=== Task prompt ===
Note each line in the data below that holds "Tanzania", and copy it.

=== Input for this task ===
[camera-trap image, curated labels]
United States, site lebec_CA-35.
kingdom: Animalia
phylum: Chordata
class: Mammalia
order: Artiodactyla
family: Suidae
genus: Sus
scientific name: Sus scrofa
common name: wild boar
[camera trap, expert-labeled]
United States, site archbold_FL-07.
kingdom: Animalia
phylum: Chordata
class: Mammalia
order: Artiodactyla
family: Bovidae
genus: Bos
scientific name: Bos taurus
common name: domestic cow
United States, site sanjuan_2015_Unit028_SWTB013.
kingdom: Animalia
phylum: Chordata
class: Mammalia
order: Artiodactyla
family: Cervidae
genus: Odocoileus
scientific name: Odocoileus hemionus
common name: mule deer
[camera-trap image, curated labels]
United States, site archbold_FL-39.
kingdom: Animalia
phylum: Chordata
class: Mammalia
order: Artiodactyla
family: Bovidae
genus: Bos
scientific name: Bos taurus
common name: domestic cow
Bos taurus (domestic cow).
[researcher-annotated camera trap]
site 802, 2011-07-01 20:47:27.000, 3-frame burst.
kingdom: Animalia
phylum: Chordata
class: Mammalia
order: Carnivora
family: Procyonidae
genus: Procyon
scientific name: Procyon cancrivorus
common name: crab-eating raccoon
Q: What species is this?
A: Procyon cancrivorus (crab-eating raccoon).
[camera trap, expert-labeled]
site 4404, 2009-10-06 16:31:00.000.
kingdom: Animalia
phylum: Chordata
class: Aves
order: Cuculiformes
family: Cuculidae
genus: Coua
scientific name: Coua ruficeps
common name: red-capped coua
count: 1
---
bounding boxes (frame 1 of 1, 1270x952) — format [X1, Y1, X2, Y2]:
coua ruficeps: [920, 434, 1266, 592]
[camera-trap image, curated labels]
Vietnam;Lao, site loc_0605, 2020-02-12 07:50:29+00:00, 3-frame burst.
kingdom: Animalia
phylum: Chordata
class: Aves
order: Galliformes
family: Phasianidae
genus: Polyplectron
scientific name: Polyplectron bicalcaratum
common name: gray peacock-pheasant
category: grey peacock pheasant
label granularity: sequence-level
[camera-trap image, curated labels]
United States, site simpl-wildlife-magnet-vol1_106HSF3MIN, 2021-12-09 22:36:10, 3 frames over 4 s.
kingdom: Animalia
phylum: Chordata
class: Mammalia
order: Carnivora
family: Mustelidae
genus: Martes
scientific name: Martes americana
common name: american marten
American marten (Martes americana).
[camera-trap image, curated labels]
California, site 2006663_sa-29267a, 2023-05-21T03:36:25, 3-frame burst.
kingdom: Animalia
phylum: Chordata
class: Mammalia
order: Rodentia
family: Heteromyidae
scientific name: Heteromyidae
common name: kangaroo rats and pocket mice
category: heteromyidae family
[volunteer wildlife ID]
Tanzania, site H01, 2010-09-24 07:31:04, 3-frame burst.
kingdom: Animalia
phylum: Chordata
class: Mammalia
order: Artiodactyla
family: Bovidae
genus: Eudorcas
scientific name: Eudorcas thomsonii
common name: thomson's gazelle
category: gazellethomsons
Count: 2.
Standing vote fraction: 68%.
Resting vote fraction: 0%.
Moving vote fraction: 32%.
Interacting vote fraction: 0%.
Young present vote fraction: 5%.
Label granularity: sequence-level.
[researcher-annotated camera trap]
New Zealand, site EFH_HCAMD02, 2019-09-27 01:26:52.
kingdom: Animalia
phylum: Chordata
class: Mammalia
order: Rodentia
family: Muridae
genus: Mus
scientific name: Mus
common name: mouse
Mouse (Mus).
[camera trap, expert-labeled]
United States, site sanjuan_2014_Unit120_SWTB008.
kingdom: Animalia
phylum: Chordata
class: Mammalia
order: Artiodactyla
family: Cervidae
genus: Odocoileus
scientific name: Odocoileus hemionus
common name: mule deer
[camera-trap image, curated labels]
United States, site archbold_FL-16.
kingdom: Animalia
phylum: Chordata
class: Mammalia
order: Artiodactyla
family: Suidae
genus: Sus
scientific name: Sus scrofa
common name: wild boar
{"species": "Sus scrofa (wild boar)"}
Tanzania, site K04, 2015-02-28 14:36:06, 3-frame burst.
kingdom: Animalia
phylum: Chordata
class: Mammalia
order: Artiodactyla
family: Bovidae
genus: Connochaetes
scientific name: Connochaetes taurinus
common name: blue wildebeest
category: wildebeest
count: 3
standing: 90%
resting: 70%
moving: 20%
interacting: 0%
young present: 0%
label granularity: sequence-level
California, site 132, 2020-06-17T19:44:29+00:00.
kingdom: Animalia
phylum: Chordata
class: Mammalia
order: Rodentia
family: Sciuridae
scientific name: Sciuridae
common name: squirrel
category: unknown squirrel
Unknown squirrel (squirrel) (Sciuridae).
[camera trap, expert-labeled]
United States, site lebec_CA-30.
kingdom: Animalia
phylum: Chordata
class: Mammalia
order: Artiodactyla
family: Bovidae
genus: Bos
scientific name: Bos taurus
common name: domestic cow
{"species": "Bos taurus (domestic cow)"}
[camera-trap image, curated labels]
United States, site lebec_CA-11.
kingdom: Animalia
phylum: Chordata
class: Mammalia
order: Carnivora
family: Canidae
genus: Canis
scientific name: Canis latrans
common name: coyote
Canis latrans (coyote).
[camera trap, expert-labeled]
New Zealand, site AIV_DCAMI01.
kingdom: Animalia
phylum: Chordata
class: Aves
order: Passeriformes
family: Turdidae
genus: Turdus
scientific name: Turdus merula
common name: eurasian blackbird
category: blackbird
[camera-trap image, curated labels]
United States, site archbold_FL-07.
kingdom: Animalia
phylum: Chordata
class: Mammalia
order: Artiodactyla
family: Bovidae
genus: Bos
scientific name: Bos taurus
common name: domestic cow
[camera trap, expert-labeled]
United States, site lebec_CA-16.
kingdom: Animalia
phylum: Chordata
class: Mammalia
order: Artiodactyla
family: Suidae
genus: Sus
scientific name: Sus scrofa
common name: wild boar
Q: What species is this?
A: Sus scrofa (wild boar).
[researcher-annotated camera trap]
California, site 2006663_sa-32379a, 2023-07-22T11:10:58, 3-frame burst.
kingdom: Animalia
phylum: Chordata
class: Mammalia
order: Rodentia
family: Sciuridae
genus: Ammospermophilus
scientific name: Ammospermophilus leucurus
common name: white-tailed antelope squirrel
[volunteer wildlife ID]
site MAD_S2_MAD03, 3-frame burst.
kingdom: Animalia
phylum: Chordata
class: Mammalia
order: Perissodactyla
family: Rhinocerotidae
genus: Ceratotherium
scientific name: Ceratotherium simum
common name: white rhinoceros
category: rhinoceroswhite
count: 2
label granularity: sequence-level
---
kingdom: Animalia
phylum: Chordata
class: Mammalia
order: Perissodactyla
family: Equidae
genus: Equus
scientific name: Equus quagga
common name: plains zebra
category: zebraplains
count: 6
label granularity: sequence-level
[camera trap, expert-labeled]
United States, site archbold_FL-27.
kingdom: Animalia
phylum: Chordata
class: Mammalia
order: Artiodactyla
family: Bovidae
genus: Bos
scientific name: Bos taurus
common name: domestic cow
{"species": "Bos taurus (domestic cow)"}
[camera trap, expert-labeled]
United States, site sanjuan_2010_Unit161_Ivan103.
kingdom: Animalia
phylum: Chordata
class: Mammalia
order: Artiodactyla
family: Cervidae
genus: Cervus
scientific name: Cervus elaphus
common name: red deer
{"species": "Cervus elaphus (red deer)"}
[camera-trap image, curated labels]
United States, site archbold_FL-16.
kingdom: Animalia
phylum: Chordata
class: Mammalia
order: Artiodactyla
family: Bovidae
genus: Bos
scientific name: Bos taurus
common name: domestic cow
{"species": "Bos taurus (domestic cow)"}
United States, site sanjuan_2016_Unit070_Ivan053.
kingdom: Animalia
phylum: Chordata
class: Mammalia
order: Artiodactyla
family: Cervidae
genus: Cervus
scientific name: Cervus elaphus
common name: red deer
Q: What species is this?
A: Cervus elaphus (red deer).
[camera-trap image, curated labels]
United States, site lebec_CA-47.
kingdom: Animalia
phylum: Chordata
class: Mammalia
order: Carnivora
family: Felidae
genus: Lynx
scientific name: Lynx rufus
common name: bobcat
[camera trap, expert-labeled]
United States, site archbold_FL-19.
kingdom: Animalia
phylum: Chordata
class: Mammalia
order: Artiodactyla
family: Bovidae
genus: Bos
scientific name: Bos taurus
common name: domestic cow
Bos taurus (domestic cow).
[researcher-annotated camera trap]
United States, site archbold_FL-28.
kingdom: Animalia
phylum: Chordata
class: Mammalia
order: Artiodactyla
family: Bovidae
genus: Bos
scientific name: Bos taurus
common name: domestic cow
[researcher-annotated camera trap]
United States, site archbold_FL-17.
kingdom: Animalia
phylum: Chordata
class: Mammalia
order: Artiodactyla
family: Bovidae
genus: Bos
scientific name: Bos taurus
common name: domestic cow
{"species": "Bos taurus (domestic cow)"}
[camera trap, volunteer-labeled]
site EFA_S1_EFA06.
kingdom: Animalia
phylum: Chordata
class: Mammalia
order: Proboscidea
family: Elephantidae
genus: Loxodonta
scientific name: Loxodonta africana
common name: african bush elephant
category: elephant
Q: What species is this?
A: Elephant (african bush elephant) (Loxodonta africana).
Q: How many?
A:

=== Solution ===
Tanzania, site H01, 2010-09-24 07:31:04, 3-frame burst.
Tanzania, site K04, 2015-02-28 14:36:06, 3-frame burst.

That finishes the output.